##### Extract provided

Queen’s Platinum Jubilee Highlights Family Rifts

Queen’s Platinum Jubilee Highlights Family Rifts

From International – The News

Prince William and Prince Harry relationship healing might have to wait for a bit longer.

Page Six reports that the estranged brothers do not intend to mend their rift amid the momentous occasion of Queen’s Platinum Jubilee.

Thus, William and Kate’s three kids, Prince George, 8, Princess Charlotte, 7, and 4-year-old Prince Louis will not be able to bond with cousins, Archie, 3, and Lilibet

Meanwhile, royal admirers will see the Cambridges and the Sussexes unite on official grounds during today’s Thanksgiving Service for the Queen at St Paul’s Cathedral.

This will be the first joint appearance after Meghan and Harry’s attendance at the Westminster Abbey for the Commonwealth Day service in March 2020.  Source

Editor writes…

Firstly, we wish Queen Elizabeth every happiness on the occasion of her Platinum Jubilee, with our promise of prayers for her apparently failing health. Our Lady of Lourdes, Queen of Heaven and Earth, Health of the Sick, pray for her… 

The media is breathlessly focussing on the estrangement of the two princes, William and Harry, as they report on the Platinum Jubilee celebrations.  Reports that the brothers do not intend to take the opportunity of the Jubilee to mend their rift might seem surprising, but – more likely than not – they know that it will take a lot more than a chat over a coffee (or whatever) to restore their friendship.

Still, the Royal Family is meant to be the model of a Christian family in the UK.  Is this an occasion when the siblings should apply Christ’s exhortation to forgive, not just seven times, but seventy-seven times – that is, without counting?  Share your  thoughts – and experiences, if possible – on this thorny subject.

    Queen Elizabeth, celebrating on the occasion of her Platinum Jubilee 

Comments (24)

  • Laura Reply

    These family rifts can last for years. Sometimes they’re over something and nothing, too, but it just takes one person to be unforgiving and there’s nothing can be done about it. I’ve seen it in my own family, sad to say. It’s terrible when it happens.

    I feel no sympathy though for anyone who keeps a rift going and that goes, especially for the two princes. They were born with a silver spoon in their mouths, wanted for nothing and yet they can’t bring themselves to put an end to their disagreement, keeping it going like a pair of spoilt brats, knowing they are in a blaze of publicity all the time. Seeing them seated way apart in St Paul’s cathedral just underlines the godlessness in this country from the top (Royal Family) down.

    The occasion of the Platinum Jubilee is maybe a good pinpoint to offer a prayer for them all.

    June 3, 2022 at 11:10 pm
  • Bernie Reply

    I know a couple of people who have had family rifts which have lasted for years, and they don’t show any sign of ending any time soon. It’s really bad, because in both cases the original reason for the fall-out is unimportant. I’d say “misunderstandings” but people just hate to say they were wrong or even might have been wrong – they’d sooner stew in their own juice, than reconcile if it means admitting they had been wrong, even a little, so it’s very sad.

    In the case of the princes, it’s more understandable given that Prince Harry has publicly attacked his family and even called one member “racist” – although which member we don’t know. That was very low, IMHO.

    As for the Christian duty to forgive – I don’t think people even know what that means any more, the emphasis is so much on helping refugees etc. The clergy have lost the plot and seldom preach real Christianity these days. I’m also not sure if the two princes would regard themselves as Christian – I don’t know but I doubt it.

##########
##### Recorded data

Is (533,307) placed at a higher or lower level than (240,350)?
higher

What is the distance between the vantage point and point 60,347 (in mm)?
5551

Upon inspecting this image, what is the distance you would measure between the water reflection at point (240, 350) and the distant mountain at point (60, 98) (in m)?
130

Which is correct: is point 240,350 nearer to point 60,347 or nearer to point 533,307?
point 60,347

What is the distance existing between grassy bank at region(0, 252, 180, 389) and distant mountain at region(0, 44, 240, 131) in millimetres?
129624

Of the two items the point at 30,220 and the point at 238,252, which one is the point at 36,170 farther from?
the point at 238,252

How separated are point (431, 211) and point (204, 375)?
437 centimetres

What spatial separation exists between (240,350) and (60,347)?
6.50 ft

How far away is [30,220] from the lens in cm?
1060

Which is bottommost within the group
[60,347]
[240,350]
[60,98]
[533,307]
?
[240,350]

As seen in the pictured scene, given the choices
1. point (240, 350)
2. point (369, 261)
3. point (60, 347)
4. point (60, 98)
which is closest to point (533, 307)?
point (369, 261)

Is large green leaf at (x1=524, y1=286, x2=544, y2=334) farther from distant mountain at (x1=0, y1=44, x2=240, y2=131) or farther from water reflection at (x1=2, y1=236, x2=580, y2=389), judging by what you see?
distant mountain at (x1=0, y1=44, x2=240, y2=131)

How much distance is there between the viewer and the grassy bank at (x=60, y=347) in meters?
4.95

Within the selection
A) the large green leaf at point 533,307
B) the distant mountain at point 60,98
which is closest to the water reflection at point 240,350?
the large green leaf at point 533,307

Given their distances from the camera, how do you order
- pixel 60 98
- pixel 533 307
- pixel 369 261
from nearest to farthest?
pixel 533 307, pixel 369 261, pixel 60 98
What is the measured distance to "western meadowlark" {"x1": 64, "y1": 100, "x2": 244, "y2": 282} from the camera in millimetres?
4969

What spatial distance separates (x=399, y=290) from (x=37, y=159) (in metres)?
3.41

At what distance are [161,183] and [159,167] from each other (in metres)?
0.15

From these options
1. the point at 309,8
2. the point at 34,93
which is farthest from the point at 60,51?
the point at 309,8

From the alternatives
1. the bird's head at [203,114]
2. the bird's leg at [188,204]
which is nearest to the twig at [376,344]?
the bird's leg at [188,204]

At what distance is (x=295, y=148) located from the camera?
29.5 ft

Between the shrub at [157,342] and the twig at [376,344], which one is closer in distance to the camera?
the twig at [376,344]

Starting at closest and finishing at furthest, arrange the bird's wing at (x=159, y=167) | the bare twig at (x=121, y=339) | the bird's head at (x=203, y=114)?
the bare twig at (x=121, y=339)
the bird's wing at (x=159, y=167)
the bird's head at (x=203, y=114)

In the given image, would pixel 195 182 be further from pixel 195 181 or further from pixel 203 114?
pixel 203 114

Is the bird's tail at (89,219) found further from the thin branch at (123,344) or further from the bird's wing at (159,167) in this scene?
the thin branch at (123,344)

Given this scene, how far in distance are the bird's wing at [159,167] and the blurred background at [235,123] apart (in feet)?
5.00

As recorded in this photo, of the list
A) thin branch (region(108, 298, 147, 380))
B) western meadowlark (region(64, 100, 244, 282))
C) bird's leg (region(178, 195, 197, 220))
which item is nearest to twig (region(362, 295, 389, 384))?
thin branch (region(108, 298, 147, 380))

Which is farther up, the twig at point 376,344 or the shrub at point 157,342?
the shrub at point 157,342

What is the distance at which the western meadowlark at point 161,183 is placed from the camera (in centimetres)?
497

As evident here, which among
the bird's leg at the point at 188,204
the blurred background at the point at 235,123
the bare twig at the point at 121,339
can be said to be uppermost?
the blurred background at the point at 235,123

##########

According to the Platinum Jubilee article, where is the Thanksgiving Service for the Queen taking place? The data plays no part in this work.

Right answer: St Paul's Cathedral.